Dataset entries
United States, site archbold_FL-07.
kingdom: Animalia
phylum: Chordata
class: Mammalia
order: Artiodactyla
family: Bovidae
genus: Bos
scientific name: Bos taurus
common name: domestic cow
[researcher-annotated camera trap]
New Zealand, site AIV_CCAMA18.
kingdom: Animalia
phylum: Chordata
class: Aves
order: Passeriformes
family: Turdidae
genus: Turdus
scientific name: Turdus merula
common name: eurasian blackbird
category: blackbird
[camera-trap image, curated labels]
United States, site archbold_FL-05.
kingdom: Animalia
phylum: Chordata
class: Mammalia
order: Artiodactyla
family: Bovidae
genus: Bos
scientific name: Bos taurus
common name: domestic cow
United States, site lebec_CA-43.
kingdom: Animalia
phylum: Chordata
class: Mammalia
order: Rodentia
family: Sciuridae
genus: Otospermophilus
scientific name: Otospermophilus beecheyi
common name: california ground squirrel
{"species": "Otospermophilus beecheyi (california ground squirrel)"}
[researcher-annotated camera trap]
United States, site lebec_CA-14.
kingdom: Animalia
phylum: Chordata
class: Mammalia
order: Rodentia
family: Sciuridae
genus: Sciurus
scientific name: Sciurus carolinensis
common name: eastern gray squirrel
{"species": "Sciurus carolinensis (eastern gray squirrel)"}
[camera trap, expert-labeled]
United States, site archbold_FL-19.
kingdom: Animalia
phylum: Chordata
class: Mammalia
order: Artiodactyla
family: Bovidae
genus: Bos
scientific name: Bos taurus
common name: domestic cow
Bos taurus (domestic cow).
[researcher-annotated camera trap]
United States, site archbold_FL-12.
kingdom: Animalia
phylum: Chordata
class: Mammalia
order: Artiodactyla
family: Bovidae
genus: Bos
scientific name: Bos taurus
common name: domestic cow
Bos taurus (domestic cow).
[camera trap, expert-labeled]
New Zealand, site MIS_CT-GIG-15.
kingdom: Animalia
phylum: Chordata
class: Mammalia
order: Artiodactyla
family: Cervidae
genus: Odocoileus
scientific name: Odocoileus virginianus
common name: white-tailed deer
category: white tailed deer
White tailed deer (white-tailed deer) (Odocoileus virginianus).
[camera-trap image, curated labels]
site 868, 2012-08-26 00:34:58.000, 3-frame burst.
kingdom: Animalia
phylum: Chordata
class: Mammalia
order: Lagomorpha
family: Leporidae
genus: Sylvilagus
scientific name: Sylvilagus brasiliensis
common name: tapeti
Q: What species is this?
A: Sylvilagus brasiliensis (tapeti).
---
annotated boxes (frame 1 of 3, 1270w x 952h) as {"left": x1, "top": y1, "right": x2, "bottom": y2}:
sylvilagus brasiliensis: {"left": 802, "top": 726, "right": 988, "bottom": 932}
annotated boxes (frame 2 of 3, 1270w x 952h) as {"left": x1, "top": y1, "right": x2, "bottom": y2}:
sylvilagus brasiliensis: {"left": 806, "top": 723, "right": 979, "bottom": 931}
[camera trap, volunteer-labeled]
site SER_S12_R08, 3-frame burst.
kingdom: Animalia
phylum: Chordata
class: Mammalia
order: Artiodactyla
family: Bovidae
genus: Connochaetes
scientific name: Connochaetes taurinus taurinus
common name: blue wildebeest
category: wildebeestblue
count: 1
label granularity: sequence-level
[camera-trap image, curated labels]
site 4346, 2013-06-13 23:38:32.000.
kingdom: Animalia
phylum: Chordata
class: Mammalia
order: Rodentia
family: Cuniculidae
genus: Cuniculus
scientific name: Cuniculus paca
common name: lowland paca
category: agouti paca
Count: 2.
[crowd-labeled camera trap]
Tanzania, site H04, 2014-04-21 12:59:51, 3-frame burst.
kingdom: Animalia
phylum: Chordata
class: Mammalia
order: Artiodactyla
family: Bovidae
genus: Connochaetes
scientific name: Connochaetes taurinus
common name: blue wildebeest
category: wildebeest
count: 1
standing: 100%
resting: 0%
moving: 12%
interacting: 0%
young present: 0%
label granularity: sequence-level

— EXERCISE BRIEF —
Would you filter the records and copy each line that contains the word "Zealand"?

— RESPONSE —
New Zealand, site AIV_CCAMA18.
New Zealand, site MIS_CT-GIG-15.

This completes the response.